**EXTRACTED RECORDS:**
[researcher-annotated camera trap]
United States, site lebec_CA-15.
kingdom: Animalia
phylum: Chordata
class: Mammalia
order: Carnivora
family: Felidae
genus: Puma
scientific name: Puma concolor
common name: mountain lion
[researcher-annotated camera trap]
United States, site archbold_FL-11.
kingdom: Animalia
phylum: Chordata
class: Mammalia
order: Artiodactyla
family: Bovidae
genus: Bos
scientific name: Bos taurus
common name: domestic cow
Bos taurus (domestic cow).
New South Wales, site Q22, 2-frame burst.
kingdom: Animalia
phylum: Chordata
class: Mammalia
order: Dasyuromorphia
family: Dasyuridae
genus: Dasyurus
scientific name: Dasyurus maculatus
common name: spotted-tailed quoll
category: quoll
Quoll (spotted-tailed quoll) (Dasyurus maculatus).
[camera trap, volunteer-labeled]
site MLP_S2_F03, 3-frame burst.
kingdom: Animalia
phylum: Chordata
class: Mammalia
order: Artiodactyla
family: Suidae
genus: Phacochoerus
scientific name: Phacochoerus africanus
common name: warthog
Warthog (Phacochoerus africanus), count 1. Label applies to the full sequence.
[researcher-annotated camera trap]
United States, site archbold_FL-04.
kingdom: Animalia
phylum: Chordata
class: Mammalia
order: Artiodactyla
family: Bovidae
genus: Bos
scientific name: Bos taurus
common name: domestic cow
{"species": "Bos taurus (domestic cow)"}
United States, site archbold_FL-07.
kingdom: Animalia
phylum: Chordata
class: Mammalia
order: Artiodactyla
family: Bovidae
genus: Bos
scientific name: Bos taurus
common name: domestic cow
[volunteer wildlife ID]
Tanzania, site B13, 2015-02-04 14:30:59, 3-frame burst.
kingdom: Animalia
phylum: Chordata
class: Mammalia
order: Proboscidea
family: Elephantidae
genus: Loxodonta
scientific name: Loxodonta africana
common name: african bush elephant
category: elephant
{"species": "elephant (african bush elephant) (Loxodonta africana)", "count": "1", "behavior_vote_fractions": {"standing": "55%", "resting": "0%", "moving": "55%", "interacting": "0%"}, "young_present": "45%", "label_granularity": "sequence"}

**TASK DESCRIPTION:**
Look over the material above and report each line holding "bush".

**EXERCISE ANSWER:**
common name: african bush elephant
{"species": "elephant (african bush elephant) (Loxodonta africana)", "count": "1", "behavior_vote_fractions": {"standing": "55%", "resting": "0%", "moving": "55%", "interacting": "0%"}, "young_present": "45%", "label_granularity": "sequence"}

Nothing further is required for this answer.